%%

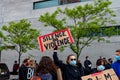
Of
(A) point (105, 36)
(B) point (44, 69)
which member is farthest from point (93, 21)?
(B) point (44, 69)

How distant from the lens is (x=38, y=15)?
3350 cm

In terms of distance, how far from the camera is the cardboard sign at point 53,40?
845cm

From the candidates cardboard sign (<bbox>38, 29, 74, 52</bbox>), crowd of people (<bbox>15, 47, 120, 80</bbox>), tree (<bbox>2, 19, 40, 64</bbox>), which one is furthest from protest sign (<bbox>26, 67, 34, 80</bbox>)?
tree (<bbox>2, 19, 40, 64</bbox>)

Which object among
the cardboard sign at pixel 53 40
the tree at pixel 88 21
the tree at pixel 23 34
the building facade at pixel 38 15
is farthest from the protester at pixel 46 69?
the tree at pixel 23 34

%%

**DIRECTION:** Print every line of the records above verbatim, omitting the pictures.

**WRITTEN REPLY:**
Of
(A) point (105, 36)
(B) point (44, 69)
which member is farthest from point (93, 21)?
(B) point (44, 69)

How distant from the lens is (x=38, y=15)?
3350 cm

In terms of distance, how far from the camera is the cardboard sign at point 53,40?
845cm

From the candidates cardboard sign (<bbox>38, 29, 74, 52</bbox>), crowd of people (<bbox>15, 47, 120, 80</bbox>), tree (<bbox>2, 19, 40, 64</bbox>), which one is furthest from protest sign (<bbox>26, 67, 34, 80</bbox>)?
tree (<bbox>2, 19, 40, 64</bbox>)

Which object among
the cardboard sign at pixel 53 40
the tree at pixel 88 21
the tree at pixel 23 34
the building facade at pixel 38 15
is farthest from the protester at pixel 46 69?
the tree at pixel 23 34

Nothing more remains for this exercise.